Exercise requirements: Copy all of the data below word for word, but leave the pictures out.

Input data:
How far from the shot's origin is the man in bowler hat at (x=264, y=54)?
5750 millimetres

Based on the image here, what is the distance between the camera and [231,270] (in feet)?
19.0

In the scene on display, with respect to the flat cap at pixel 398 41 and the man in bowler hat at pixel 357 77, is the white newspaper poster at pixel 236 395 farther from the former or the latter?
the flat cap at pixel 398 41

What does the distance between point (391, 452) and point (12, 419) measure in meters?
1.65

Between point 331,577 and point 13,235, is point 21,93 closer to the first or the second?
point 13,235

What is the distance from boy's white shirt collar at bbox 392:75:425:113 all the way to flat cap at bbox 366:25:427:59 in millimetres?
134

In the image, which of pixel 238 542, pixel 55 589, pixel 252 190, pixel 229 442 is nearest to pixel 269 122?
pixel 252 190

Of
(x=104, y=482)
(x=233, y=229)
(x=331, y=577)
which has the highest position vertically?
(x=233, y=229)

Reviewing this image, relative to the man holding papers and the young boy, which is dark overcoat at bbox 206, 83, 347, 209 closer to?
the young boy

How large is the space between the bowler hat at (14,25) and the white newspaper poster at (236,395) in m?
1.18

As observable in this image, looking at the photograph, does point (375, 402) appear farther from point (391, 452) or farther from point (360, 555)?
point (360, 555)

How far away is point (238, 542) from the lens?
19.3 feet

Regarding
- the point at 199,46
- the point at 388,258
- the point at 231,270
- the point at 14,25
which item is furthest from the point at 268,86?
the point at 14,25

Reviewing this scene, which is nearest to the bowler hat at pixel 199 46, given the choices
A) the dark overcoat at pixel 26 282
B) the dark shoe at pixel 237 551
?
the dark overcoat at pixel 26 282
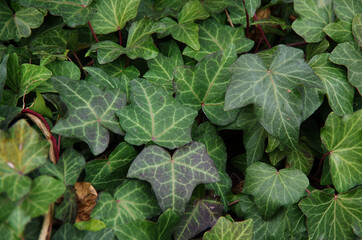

Solution to this task:
How far from the shot's origin is the man in bowler hat at (x=264, y=54)?
5750 millimetres

Based on the image here, what is the distance between the camera and [231,270] (in feet)?
19.0

In the scene on display, with respect to the flat cap at pixel 398 41 and the man in bowler hat at pixel 357 77, is the white newspaper poster at pixel 236 395 farther from the former or the latter?
the flat cap at pixel 398 41

What does the distance between point (391, 452) and point (12, 419) measure in meters?
1.65

Between point 331,577 and point 13,235, is point 21,93 closer to the first or the second?
point 13,235

What is the distance from boy's white shirt collar at bbox 392:75:425:113 all the way to flat cap at bbox 366:25:427:59 in millimetres?
134

In the image, which of pixel 238 542, pixel 55 589, pixel 252 190, pixel 229 442 is nearest to pixel 269 122?
pixel 252 190

Of
(x=104, y=482)
(x=233, y=229)
(x=331, y=577)
which has the highest position vertically?
(x=233, y=229)

Reviewing this image, relative to the man holding papers and the young boy, which is dark overcoat at bbox 206, 83, 347, 209 closer to?
the young boy

How large is the space between the bowler hat at (14,25) and the white newspaper poster at (236,395) in m?
1.18

As observable in this image, looking at the photograph, does point (375, 402) appear farther from point (391, 452) or farther from point (360, 555)?
point (360, 555)

How far away is point (238, 542) from the lens?
19.3 feet

Regarding
- the point at 199,46
- the point at 388,258
- the point at 231,270
- the point at 14,25
which item is furthest from the point at 268,86?
the point at 14,25

Reviewing this scene, which is nearest to the bowler hat at pixel 199 46, given the choices
A) the dark overcoat at pixel 26 282
B) the dark shoe at pixel 237 551
?
the dark overcoat at pixel 26 282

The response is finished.